The program was initially called the 100,000 Lives Campaign, but was expanded to the Five Million Lives Campaign. The idea being to protect patients from five million incidents of medical harm from December 2006 to December 2008, according to the institute's Web site.

The IHI defines medical harm as an unintended physical injury resulting from something medical professionals did or didn't, which results in a patient needing more monitoring, treatment or hospitalization, or that results in death.

The institute estimated almost 15 million incidents of medical harm occurred in the U.S. each year - an average of more than 40,000 incidents a day.

Some of the changes, such as the one dealing with patients on ventilators, came from studies that raised awareness of ways to improve recovery, said Rick Pietrolungo, a respiratory therapist at Washington County Hospital. Some of the practices are ways to reduce mistakes.

"We're all human. Mistakes are going to be made," Pietrolungo said. But officials with the institute and participating hospitals want to curtail those mistakes as much as possible, he said.

Sometimes people take little things for granted at work. But in the health-care field, it's important to pay attention to the details because, Blackburn said, peoples' lives are "in our hands."

Rapid Response Team

Washington County Hospital started working on the institute's initial six improvements to standard around 2004, Blackburn said.

Those improvements included establishing a Rapid Response Team, consisting of a physician, a critical care nurse and a respiratory therapist.

Before the team was established, reponses to noncritical calls for physician help might have taken 15 minutes or more. If family members called for their doctor or a nurse determined she or he needed physician assistance but the situation wasn't critical, they could end up waiting many minutes to be contacted by the doctor, Blackburn said. The wait might be expecially long if the doctor were in surgery, at an office outside the hospital or in transit.

There was one instance at a Pittsburgh hospital, Pietrolungo said, in which the wait was 90 minutes for the doctor to call back.

The Rapid Response Team's average response time is approximately three minutes, Blackburn said.

Some examples of calls for the team could be a patient whose blood pressure drops suddenly, or heart rate increases suddenly or who isn't getting enough oxygen, Pietrolungo said.

The hospital began a pilot program in January 2006, then implemented it hospital-wide two months later. From March to December 2006, the team handled 159 calls. During the hospital's first year with the team, the number of cardiac or respiratory arrests that occurred outside the critical care unit decreased by 40 percent, from 45 in 2005 to 27 in 2006.

Also, since the team began, noncritical patients who experienced cardiac or respiratory arrests have had a higher survival rate from the time of the incident to being discharged from the hospital, Blackburn said.

Other changes

Standardizing many procedures has been helpful in meeting several of the changes the Institute for Healthcare Improvement has recommended to help medical professionals from harming patients, Blackburn said.

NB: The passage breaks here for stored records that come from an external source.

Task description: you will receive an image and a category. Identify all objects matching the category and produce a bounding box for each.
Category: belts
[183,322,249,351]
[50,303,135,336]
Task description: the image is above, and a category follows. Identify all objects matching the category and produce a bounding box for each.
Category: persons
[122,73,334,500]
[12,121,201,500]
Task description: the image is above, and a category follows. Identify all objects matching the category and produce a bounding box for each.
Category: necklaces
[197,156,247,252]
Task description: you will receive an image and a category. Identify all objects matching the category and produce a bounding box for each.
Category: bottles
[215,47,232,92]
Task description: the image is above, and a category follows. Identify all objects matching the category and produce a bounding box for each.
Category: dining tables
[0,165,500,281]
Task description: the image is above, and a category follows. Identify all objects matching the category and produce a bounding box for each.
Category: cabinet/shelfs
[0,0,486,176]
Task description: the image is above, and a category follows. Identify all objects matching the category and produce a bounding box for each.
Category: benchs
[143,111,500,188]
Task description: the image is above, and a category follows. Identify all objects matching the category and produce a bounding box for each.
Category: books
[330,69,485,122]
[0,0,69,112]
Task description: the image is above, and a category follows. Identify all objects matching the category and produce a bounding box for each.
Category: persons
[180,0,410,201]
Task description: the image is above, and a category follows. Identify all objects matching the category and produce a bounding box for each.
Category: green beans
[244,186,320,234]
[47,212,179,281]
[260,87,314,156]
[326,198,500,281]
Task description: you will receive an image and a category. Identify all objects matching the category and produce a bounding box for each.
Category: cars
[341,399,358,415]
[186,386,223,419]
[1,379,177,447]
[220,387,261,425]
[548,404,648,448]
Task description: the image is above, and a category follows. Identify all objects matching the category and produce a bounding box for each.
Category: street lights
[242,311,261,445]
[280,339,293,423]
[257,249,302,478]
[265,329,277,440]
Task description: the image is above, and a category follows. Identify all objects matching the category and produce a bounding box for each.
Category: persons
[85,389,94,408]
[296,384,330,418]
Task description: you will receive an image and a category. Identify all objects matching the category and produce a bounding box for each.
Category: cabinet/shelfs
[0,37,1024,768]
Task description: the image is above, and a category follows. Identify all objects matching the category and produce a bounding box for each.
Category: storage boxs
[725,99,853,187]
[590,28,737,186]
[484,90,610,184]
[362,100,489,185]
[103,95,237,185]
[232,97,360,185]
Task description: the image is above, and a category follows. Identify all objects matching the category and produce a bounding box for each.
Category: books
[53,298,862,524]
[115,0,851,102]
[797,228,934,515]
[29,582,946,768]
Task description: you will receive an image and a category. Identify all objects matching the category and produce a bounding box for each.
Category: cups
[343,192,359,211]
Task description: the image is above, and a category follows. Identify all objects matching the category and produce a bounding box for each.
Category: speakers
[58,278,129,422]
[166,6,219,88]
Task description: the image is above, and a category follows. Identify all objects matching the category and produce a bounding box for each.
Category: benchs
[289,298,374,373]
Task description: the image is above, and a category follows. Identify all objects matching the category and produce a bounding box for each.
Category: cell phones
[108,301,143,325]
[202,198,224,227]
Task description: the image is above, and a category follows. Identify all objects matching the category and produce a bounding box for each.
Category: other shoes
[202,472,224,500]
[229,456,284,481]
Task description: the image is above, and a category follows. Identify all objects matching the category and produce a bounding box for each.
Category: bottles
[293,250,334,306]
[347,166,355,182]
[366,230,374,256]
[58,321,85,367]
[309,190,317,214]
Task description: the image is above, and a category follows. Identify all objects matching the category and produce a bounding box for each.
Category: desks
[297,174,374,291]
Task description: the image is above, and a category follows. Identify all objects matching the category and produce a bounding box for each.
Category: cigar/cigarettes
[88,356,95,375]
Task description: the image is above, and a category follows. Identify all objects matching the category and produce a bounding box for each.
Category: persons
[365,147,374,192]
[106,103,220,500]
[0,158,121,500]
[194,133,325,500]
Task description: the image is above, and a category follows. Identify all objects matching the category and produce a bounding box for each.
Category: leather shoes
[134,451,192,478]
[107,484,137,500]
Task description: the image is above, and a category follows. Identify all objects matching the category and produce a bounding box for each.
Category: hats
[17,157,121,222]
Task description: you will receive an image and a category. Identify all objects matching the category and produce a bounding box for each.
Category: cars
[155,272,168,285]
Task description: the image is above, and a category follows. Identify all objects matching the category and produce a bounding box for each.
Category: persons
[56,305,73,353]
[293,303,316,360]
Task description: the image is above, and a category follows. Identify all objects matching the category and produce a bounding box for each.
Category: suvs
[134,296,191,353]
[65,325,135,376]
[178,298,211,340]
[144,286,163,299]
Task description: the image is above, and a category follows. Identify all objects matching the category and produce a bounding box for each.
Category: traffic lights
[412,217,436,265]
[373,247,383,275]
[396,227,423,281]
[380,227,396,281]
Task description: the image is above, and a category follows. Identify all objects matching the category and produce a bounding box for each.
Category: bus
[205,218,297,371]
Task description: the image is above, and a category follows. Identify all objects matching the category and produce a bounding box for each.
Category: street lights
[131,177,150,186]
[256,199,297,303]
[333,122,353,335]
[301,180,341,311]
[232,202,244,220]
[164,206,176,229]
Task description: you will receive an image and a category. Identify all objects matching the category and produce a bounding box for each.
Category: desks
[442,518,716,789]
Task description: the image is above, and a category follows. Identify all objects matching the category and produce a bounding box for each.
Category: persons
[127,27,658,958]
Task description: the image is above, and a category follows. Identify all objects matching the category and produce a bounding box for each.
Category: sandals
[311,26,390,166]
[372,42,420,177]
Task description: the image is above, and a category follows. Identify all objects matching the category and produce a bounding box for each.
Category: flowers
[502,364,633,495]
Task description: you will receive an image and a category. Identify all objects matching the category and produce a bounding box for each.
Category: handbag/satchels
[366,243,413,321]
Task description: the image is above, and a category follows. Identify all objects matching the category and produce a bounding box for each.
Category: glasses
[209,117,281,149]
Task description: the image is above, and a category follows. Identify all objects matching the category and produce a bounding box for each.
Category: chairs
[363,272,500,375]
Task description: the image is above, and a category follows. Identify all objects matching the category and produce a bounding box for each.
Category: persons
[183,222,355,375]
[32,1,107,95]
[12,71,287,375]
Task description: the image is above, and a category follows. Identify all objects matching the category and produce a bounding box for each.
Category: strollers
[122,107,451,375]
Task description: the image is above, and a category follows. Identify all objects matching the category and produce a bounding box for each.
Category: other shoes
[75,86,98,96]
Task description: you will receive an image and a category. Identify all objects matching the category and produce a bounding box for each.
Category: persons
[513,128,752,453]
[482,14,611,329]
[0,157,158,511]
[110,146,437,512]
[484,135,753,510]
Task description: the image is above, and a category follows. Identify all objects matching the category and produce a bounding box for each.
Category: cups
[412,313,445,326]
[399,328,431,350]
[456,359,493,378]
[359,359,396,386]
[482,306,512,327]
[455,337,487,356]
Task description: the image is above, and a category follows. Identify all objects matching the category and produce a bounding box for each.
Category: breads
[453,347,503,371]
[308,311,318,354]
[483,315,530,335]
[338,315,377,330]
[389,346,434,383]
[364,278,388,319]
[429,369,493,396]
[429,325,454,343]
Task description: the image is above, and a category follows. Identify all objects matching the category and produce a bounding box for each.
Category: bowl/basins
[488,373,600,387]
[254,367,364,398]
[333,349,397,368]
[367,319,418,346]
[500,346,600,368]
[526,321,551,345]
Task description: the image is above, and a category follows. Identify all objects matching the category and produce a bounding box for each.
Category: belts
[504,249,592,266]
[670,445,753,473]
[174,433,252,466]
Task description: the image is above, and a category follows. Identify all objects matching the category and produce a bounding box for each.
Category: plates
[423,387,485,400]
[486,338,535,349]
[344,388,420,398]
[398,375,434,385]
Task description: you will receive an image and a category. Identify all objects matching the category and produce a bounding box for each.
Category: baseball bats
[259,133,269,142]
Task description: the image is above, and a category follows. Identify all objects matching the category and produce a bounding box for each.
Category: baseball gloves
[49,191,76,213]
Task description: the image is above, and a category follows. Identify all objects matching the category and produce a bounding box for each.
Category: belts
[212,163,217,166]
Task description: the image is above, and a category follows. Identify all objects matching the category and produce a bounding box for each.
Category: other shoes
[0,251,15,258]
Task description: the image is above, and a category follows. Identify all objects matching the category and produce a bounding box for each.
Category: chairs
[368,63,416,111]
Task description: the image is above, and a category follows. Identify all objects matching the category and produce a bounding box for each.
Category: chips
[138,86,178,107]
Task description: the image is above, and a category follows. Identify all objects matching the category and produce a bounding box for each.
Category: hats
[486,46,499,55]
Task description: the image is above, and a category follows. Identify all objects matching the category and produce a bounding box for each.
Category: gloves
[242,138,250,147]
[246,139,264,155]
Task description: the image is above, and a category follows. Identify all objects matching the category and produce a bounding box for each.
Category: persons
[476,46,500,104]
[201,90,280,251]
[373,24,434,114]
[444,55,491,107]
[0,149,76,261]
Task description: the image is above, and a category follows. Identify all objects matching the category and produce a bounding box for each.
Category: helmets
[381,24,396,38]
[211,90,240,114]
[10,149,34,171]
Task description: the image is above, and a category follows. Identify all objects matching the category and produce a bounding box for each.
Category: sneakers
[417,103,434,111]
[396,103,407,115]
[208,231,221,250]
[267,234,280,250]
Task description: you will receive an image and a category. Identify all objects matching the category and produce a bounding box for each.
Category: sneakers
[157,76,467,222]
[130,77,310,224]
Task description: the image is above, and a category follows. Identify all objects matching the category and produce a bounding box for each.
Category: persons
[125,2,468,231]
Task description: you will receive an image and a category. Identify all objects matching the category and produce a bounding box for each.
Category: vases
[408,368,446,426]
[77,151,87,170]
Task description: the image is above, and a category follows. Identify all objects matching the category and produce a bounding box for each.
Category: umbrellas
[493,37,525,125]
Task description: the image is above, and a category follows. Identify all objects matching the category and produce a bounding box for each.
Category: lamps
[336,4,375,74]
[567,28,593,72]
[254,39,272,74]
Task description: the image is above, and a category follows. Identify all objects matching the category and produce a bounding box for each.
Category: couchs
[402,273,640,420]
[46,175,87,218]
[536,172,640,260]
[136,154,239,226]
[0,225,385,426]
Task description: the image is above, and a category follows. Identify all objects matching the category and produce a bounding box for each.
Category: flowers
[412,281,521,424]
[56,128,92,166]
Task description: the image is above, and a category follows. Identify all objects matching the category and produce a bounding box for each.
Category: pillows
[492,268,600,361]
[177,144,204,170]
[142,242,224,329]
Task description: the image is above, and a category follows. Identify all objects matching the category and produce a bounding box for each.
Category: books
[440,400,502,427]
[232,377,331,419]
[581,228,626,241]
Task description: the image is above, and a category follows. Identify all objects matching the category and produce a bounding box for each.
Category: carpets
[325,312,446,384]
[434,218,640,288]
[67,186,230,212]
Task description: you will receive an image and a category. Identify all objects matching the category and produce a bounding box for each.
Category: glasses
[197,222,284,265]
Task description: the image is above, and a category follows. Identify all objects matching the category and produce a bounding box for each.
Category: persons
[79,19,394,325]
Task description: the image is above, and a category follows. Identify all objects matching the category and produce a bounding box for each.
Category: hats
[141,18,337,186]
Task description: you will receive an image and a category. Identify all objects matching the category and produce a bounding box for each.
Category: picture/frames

Some of the changes Washington County Hospital has undergone or are in the works are:

· Making sure drugs with similar names or appearances aren't kept near each other. The drug-dispensing drawers at the nursing stations have compartments containing different drugs. Now there are lids on those compartments so only the lid for the desired medication opens after a medical official enters the desired medicine on a keyboard, Blackburn said.

· Later this winter, the hospital will start a program to help protect patients from becoming infected with Methicillin-Resistant Staphylococcus aureus (MRSA). Anyone admitted to the hospital's critical care unit will be screened for community-acquired MRSA, Blackburn said.